A: In vitro the GLI1 mRNA expression decreases to almost half of the level of the dimethyl sulfoxide (DMSO) control in PANC1 and in CH2879 on 24-hour treatment with 10 μmol/L of cyclopamine (CP), although this was not found in the other five chondrosarcoma cell cultures. B: None of the chondrosarcoma cell cultures showed a negative effect on PTCH mRNA expression on 24-hour 10 μmol/L CP treatment. Both experiments were performed in duplicate. C: Both PANC1 and CH2879 demonstrated a decrease in cell viability measured by WST-1 assay, on 72 hours of 5 μmol/L and 10 μmol/L CP treatment. An increase in viability was observed in L784, whereas the other four chondrosarcoma cell cultures did not show an effect of cyclopamine treatment. The black bars represent the inactive compound tomatidine (TM), which demonstrate the selective effect of CP. Data represent three individual experiments performed in quadruplicate.

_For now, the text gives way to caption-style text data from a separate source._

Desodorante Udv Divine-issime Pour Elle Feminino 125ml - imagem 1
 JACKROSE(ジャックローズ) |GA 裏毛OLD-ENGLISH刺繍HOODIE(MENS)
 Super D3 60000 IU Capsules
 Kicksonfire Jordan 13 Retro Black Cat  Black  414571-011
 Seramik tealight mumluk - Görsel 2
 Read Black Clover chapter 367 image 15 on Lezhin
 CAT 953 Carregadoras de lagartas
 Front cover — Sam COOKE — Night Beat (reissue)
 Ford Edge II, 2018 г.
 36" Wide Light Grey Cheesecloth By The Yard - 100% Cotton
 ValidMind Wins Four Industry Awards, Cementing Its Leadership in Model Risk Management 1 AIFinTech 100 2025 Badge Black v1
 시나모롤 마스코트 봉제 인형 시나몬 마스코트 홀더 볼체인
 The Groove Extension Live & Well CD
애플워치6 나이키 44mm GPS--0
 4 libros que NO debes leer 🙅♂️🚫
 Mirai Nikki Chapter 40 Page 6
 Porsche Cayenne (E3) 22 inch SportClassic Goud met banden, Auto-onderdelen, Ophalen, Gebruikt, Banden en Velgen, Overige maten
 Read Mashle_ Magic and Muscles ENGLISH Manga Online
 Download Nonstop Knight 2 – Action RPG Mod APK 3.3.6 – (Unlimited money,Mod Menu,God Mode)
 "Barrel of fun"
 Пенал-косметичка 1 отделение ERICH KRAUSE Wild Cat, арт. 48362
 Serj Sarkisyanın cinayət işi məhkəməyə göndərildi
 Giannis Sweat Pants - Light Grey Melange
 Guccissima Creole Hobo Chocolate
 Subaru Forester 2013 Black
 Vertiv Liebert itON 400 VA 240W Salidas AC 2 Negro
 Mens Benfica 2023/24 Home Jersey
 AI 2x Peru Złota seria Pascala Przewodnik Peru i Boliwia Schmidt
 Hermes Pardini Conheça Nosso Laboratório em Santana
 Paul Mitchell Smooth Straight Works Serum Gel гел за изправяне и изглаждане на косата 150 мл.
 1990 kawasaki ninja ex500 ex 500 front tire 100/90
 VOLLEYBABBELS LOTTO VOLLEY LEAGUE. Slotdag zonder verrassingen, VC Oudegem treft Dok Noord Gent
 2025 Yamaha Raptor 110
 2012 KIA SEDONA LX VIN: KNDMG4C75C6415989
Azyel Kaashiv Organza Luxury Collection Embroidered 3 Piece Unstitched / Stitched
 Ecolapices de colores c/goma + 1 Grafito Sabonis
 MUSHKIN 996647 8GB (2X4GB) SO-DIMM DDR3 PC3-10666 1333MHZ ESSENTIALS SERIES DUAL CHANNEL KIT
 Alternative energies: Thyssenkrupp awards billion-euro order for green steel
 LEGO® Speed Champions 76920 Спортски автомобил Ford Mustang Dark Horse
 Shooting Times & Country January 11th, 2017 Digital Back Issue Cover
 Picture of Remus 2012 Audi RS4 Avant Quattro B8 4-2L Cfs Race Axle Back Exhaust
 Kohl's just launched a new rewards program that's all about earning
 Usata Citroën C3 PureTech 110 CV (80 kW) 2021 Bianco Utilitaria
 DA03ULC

Student’s t-test for paired data, *P < 0.05.

Figure 6

Overview of the EXT/HSPG pathway involved in both peripheral and central chondrosarcomas. Despite the absence of EXT alterations in central chondrosarcomas there is cytoplasmic retention of HSPGs, which is similar to peripheral chondrosarcomas and nuclear SDC2 localization that was specific for central chondrosarcomas. In addition, whereas IHH signaling decreased with grade in peripheral chondrosarcomas, it is still active in high-grade central chondrosarcomas. Active canonical WNT signaling might be important for the transition from benign to malignant central cartilaginous tumor type, however it is not crucial for tumor progression, whereas TGF-β is. Our results therefore suggest that disturbed HSPG function is involved in the histogenesis of both central and peripheral chondrosarcoma, although different steps in HSPG biosynthesis seem affected. (Figure based on Hameetman et al.22).